**WHAT IS EXPECTED**
Retype every row below word for word, leaving the pictures out of your copy.

**STORED RECORDS**

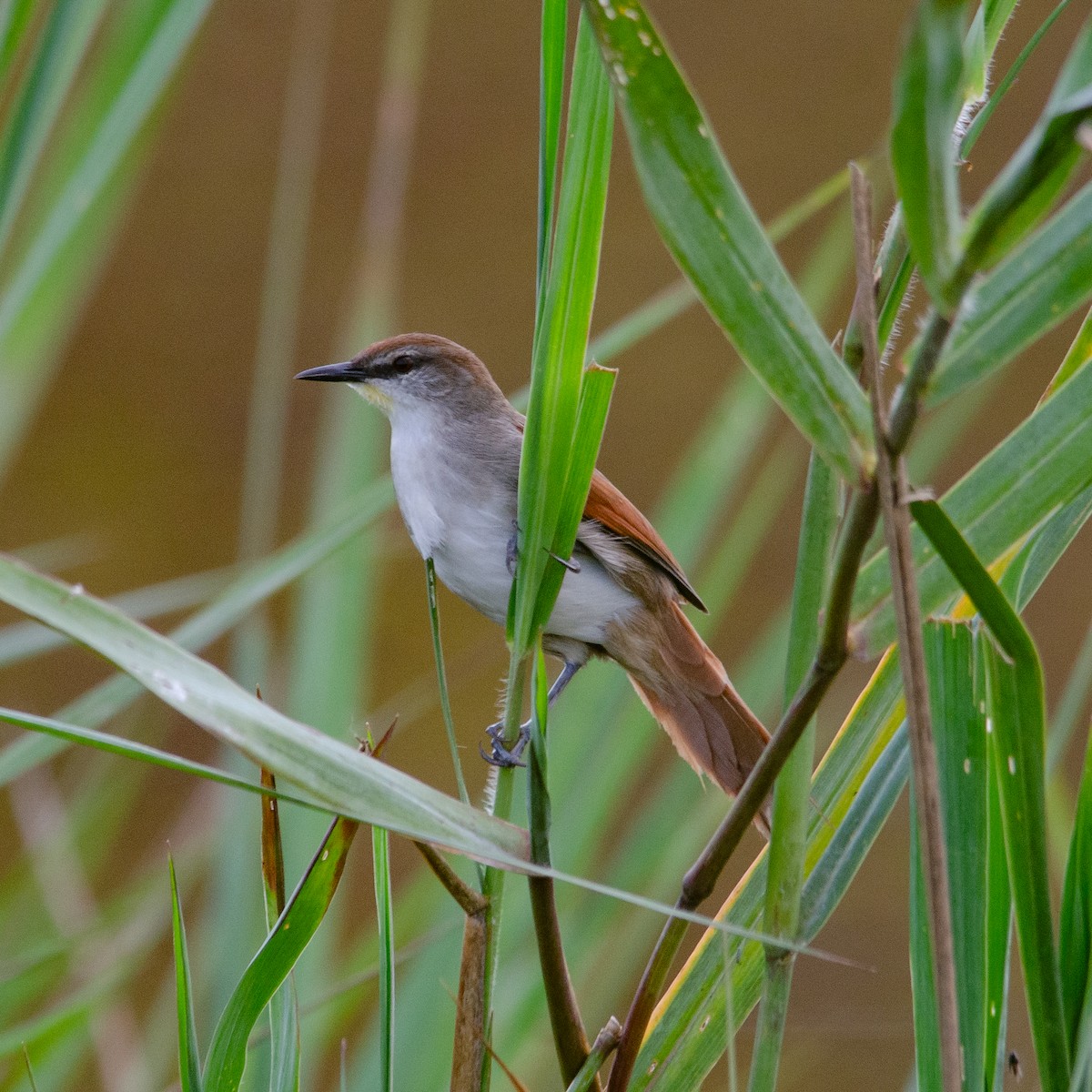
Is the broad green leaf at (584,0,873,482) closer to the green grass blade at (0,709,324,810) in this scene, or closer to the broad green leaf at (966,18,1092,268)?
the broad green leaf at (966,18,1092,268)

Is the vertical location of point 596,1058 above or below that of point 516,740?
below

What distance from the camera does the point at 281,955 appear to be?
0.63 metres

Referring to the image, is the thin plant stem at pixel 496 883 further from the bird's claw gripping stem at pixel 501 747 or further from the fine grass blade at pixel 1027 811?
the fine grass blade at pixel 1027 811

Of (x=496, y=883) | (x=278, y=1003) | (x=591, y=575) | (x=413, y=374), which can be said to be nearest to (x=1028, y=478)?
(x=496, y=883)

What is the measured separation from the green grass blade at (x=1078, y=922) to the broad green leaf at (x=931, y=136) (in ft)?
0.97

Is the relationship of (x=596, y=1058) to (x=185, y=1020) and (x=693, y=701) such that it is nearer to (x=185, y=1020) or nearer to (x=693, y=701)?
(x=185, y=1020)

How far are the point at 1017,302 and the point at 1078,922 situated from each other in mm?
318

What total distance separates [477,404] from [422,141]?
213 cm

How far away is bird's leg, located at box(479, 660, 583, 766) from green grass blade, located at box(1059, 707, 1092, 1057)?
27 centimetres

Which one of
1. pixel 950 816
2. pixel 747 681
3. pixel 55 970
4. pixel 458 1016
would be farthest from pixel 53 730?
pixel 747 681

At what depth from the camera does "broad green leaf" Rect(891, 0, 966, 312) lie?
15.4 inches

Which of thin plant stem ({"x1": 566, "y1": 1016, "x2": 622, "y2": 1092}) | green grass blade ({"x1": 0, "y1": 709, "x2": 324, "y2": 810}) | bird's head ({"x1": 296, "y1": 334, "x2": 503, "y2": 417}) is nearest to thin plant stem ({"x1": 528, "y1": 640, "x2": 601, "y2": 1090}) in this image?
thin plant stem ({"x1": 566, "y1": 1016, "x2": 622, "y2": 1092})

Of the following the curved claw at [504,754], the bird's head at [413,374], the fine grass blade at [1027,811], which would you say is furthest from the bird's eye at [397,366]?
the fine grass blade at [1027,811]

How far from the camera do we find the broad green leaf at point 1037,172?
1.29ft
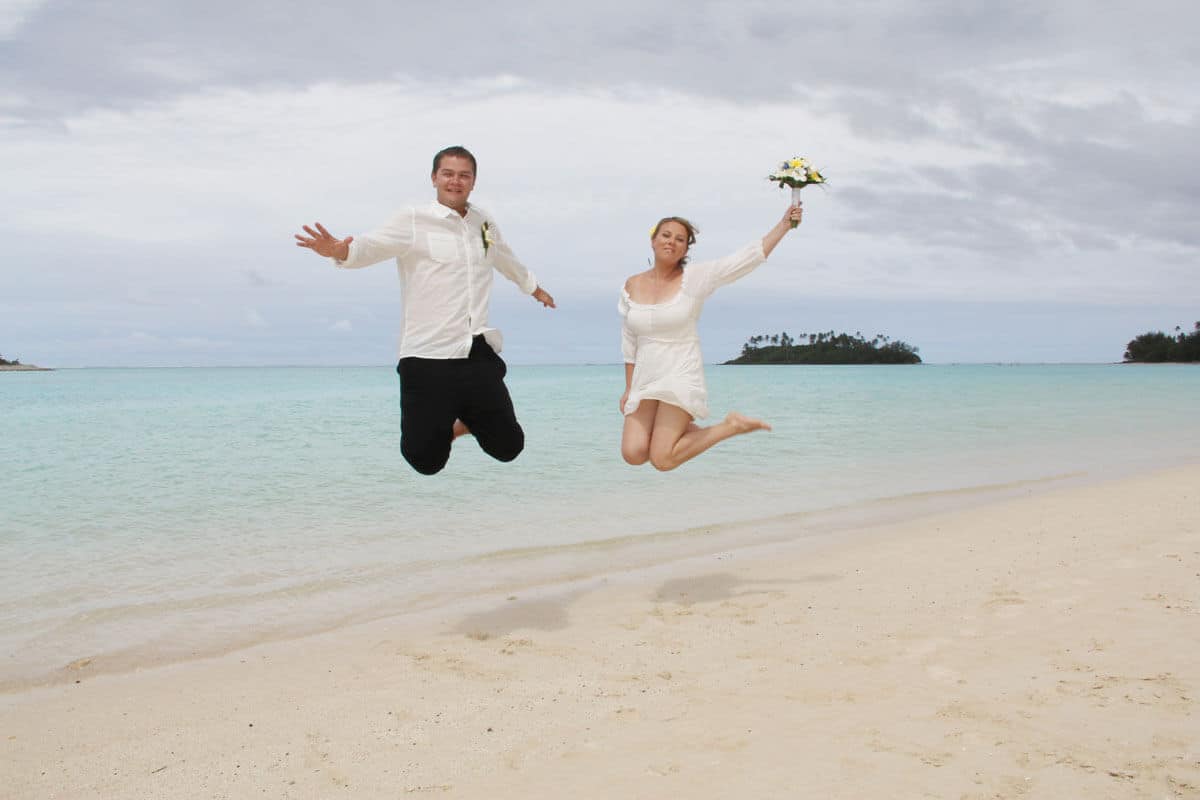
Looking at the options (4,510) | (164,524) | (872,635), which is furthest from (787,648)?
(4,510)

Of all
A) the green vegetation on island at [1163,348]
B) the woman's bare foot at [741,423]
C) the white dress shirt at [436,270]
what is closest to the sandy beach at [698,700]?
the woman's bare foot at [741,423]

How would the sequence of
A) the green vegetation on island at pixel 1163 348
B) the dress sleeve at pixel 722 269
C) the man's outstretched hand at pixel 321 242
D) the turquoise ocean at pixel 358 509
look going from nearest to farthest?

**EXERCISE OUTPUT**
Is the broad green leaf at (584,0,873,482) closer to the green grass blade at (0,709,324,810) in this scene, or closer to the broad green leaf at (966,18,1092,268)?
the broad green leaf at (966,18,1092,268)

Is the vertical location of point 596,1058 above or below that of point 516,740?
below

What distance from the camera does the point at 281,955 appear to be?
0.63 metres

Referring to the image, is the thin plant stem at pixel 496 883 further from the bird's claw gripping stem at pixel 501 747 or further from the fine grass blade at pixel 1027 811?
the fine grass blade at pixel 1027 811

Of (x=496, y=883) | (x=278, y=1003) | (x=591, y=575) | (x=413, y=374), which can be said to be nearest to (x=1028, y=478)?
(x=496, y=883)

What is the measured separation from the green grass blade at (x=1078, y=922) to the broad green leaf at (x=931, y=136) (in ft)?
0.97

Is the relationship of (x=596, y=1058) to (x=185, y=1020) and (x=693, y=701) such that it is nearer to (x=185, y=1020) or nearer to (x=693, y=701)?
(x=185, y=1020)

How far are the point at 1017,302 and the point at 1078,922 situated from each other in mm?
318

What total distance separates [477,404] from [422,141]?
213 cm

How far away is bird's leg, located at box(479, 660, 583, 766) from green grass blade, located at box(1059, 707, 1092, 1057)?
27 centimetres

Which one of
1. pixel 950 816
2. pixel 747 681
3. pixel 55 970
4. pixel 458 1016
would be farthest from pixel 53 730?
pixel 747 681

At what depth from the camera does "broad green leaf" Rect(891, 0, 966, 312) lie?
15.4 inches

Which of thin plant stem ({"x1": 566, "y1": 1016, "x2": 622, "y2": 1092}) | green grass blade ({"x1": 0, "y1": 709, "x2": 324, "y2": 810}) | bird's head ({"x1": 296, "y1": 334, "x2": 503, "y2": 417}) is nearest to thin plant stem ({"x1": 528, "y1": 640, "x2": 601, "y2": 1090}) in this image?
thin plant stem ({"x1": 566, "y1": 1016, "x2": 622, "y2": 1092})

Of the following the curved claw at [504,754], the bird's head at [413,374], the fine grass blade at [1027,811], which would you say is furthest from the bird's eye at [397,366]?
the fine grass blade at [1027,811]

How far from the camera do we find the broad green leaf at point 1037,172?
1.29ft
Looking at the options (4,510) | (164,524) | (872,635), which is furthest from (787,648)?
(4,510)

Of all
A) the green vegetation on island at [1163,348]
B) the woman's bare foot at [741,423]
C) the white dress shirt at [436,270]
what is closest to the sandy beach at [698,700]?
the woman's bare foot at [741,423]

How would the sequence of
A) the green vegetation on island at pixel 1163 348
B) the dress sleeve at pixel 722 269
C) the man's outstretched hand at pixel 321 242
D) the turquoise ocean at pixel 358 509
look going from nearest to farthest?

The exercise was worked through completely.